═══ Task material

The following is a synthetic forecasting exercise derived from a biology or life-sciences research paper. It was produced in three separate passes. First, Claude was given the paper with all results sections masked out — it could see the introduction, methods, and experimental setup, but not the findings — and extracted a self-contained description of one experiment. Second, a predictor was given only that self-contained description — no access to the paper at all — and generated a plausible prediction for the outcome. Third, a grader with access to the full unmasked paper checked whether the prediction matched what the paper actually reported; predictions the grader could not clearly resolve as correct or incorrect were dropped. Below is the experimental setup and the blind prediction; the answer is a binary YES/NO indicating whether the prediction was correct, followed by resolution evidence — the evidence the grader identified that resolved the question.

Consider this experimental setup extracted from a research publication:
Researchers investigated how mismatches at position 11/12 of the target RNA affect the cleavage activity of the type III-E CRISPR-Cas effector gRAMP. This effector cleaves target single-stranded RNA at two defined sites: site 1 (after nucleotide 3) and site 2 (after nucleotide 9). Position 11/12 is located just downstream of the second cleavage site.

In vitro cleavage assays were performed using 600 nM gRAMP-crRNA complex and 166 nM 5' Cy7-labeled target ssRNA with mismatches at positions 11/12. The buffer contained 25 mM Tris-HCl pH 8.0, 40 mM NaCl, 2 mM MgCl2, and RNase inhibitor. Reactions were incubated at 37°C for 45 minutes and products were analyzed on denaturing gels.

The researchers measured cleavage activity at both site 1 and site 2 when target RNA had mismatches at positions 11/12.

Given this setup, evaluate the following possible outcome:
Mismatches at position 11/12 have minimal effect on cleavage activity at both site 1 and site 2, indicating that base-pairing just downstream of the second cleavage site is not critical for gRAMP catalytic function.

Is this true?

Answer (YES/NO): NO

══════
═══ Task material

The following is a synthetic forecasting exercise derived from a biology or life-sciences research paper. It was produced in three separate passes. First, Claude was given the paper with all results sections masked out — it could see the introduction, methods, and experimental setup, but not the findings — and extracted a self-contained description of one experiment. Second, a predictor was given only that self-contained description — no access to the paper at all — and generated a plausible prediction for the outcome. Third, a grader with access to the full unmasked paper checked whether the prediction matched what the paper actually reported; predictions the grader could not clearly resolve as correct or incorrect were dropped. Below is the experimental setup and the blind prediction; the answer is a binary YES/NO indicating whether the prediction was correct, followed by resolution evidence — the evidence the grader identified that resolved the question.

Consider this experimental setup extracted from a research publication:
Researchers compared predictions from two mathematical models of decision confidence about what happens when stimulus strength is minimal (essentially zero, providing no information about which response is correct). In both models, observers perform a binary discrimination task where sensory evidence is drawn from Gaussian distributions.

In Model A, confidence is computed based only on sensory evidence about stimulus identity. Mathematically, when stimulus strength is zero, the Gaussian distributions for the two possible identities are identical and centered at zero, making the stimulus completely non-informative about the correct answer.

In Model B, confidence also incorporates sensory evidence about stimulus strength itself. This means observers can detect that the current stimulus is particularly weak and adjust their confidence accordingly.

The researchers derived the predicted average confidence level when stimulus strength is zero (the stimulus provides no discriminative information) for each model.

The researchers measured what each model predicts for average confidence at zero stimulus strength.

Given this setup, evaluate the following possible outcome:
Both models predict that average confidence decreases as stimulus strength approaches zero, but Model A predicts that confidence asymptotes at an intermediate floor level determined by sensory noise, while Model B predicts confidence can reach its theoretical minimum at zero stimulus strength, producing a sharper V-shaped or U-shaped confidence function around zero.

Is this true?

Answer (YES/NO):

══════

### [Work required]
Copy out the lines above that hold the string "models".

### [Answer box]
Researchers compared predictions from two mathematical models of decision confidence about what happens when stimulus strength is minimal (essentially zero, providing no information about which response is correct). In both models, observers perform a binary discrimination task where sensory evidence is drawn from Gaussian distributions.
Both models predict that average confidence decreases as stimulus strength approaches zero, but Model A predicts that confidence asymptotes at an intermediate floor level determined by sensory noise, while Model B predicts confidence can reach its theoretical minimum at zero stimulus strength, producing a sharper V-shaped or U-shaped confidence function around zero.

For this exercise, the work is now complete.